After installing OpenSSH, there are extra steps that can improve the SSH security of your Vultr Arch Linux server. Consider following these best practices.

Disable Root Login

Allowing the root account to connect via SSH is a poor security practice. It's preferred to connecting with a non-root account and use sudo to temporarily gain root privileges.

  1. Create a sudo user. If there is not already a user account with sudo access, follow the steps in this guide to create one.

  2. To disable root login, open the file /etc/ssh/sshd_config in a text editor, and find the following line:

     #PermitRootLogin prohibit-password
  3. Enable the directive by removing the # at the beginning of the line.

  4. Change prohibit-password to no to disable root logins via SSH. The line should now look like this:

     PermitRootLogin no

Restrict Which Users Can Use SSH

If some system accounts should not access the server remotely, set an allow list of users and groups that may connect via SSH.
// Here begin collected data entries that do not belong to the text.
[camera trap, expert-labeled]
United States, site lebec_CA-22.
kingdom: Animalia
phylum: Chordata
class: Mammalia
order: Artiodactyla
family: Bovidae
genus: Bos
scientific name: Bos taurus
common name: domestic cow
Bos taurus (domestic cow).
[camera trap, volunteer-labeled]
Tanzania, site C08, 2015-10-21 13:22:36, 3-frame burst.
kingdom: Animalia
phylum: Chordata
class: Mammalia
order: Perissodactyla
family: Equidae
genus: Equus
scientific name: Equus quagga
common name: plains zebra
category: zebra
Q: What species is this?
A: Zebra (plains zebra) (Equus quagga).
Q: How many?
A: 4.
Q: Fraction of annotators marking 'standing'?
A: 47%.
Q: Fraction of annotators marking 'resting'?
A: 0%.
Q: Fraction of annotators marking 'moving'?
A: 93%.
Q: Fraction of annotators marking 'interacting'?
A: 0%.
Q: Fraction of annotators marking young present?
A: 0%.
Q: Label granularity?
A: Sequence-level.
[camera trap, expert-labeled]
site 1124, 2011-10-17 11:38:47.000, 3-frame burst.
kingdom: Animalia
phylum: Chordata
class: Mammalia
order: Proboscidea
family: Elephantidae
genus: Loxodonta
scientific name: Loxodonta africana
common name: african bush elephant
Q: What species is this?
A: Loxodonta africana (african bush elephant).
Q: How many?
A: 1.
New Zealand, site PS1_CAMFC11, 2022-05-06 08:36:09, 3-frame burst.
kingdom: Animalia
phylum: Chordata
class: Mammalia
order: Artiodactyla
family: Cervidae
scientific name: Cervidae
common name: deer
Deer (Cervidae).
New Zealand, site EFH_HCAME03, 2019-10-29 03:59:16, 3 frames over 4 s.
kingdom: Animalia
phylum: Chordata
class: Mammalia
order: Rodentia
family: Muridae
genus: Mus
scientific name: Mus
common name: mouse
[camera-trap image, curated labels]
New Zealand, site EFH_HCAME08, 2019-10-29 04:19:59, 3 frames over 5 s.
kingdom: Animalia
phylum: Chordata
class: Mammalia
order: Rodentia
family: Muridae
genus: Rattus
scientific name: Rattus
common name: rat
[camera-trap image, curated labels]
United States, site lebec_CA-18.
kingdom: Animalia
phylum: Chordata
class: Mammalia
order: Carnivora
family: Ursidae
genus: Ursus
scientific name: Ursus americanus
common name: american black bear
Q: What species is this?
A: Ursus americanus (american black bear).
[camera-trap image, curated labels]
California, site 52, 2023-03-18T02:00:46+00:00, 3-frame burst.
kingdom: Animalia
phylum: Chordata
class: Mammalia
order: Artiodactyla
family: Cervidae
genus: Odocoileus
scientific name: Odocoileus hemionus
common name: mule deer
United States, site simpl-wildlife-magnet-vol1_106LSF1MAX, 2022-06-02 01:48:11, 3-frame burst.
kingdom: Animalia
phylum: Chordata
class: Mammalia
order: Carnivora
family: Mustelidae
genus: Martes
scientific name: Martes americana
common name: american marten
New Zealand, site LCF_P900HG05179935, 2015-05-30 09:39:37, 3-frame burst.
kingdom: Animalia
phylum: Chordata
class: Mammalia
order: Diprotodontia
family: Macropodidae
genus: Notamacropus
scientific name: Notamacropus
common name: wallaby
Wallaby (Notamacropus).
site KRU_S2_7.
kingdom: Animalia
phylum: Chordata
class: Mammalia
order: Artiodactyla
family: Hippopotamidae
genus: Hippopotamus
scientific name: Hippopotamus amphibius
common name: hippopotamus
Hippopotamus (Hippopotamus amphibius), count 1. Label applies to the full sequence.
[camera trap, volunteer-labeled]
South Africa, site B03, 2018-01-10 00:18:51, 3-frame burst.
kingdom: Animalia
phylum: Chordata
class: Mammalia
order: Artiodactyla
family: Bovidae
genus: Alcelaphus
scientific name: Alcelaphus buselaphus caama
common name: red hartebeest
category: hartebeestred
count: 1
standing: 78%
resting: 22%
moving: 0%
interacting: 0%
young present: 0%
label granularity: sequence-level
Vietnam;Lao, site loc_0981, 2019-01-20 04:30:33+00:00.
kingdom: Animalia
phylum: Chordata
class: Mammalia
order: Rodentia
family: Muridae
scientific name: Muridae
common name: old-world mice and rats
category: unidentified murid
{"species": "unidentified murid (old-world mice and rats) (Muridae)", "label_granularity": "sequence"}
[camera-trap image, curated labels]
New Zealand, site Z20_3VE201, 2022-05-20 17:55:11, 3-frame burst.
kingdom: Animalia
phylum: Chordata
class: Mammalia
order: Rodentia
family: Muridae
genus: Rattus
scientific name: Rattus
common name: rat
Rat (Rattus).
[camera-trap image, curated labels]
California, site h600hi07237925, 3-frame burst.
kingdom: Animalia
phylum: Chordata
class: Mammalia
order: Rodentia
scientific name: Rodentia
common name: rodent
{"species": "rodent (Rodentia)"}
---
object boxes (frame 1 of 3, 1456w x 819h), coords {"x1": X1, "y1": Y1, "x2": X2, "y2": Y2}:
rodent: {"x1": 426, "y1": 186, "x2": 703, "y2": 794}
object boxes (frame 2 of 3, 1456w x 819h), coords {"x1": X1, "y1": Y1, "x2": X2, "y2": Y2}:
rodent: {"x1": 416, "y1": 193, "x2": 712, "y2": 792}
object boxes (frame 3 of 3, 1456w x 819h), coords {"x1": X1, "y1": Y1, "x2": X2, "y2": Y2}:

  1. Edit /etc/ssh/sshd_config

     $ nano /etc/ssh/sshd_config
  2. To allow specific users SSH access, add a line like:

     AllowUsers example_user1 example_user2
  3. To allow user groups SSH access, add a line like:

     AllowGroups example_group1 example_group2

Specify any number of users or groups separated by spaces.

Change the SSH Port

Change the default SSH port (22) to any unused port greater than 1024.

  1. Edit /etc/ssh/sshd_config

     $ nano /etc/ssh/sshd_config
  2. Find this line:

     Port 22
  3. If the line is commented out with #, remove the # symbol.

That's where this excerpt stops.